----- Source extract

Studio album by Jason Gray
- Released: September 13, 2011
- Genres: Contemporary Christian music, folk rock
- Length: 47:21
- Label: Centricity
- Producers: Jason Ingram, Rusty Varencamp

Jason Gray chronology
| Everything Sad Is Coming Untrue (2009) | A Way to See in the Dark (2011) | Christmas Stories: Repeat the Sounding Joy (2012) |

= A Way to See in the Dark =

A Way to See in the Dark is a music album by Jason Gray released September 13, 2011. It is his ninth solo record and his third major label national release with Centricity Music. It was produced by Jason Ingram and Rusty Varencamp, the same production team from his previous release, Everything Sad Is Coming Untrue.

The lead single released to radio was the album opener, "Remind Me Who I Am". An accompanying music video directed by Jason's frequent collaborator Doug McKelvey and Daren Thomas was released in July 2011. The video features various people holding cardboard signs that signify their understanding of themselves and explores the idea of identity and where it is found. The video is viewable here. Other songs on the album cover themes ranging from fear, shame, hope, and God's love as the basis for our identity.

A series of song diary videos was also produced to promote the project on YouTube and other video outlets featuring "Good To Be Alive" and "Remind Me Who I Am".

Jason was also featured in a series of webisodes produced by Centricity Music that cast their artists in humorous situations with the label's head of A&R John Mays in a fictional school called Centricity U. The webisodes were part of a promotional campaign for the artist's and projects of Centricity Music and were written and directed by Doug McKelvey. The episode featuring Jason and the lead single from A Way To See in the Dark can be seen here.

----------
----- Given information

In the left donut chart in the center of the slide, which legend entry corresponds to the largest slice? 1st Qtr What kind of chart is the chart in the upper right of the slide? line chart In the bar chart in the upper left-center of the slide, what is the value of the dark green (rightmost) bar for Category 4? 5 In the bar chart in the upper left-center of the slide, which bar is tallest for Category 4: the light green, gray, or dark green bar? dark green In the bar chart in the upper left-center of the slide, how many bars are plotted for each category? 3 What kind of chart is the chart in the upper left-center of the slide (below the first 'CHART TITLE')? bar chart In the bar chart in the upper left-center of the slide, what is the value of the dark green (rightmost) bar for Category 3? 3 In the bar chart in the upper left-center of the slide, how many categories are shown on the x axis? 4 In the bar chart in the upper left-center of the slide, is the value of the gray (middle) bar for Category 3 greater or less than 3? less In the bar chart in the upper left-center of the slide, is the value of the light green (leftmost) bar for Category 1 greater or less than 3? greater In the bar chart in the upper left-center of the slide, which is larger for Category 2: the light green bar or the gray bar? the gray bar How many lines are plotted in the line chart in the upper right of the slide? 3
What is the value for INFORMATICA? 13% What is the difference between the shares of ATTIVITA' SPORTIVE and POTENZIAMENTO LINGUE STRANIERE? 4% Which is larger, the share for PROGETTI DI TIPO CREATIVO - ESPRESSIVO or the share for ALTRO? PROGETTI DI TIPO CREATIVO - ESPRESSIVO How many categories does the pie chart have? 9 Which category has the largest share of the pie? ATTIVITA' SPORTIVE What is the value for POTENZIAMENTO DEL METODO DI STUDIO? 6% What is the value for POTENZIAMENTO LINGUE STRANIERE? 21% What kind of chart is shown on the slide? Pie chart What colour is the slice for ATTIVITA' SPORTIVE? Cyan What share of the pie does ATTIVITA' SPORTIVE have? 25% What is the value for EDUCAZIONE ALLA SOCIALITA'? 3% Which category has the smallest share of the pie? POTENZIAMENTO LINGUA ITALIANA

----------

Transcribe everything in the article on A Way to See in the Dark from "Jason was also" down to "be seen here.".

*Your response*.
Jason was also featured in a series of webisodes produced by Centricity Music that cast their artists in humorous situations with the label's head of A&R John Mays in a fictional school called Centricity U. The webisodes were part of a promotional campaign for the artist's and projects of Centricity Music and were written and directed by Doug McKelvey. The episode featuring Jason and the lead single from A Way To See in the Dark can be seen here.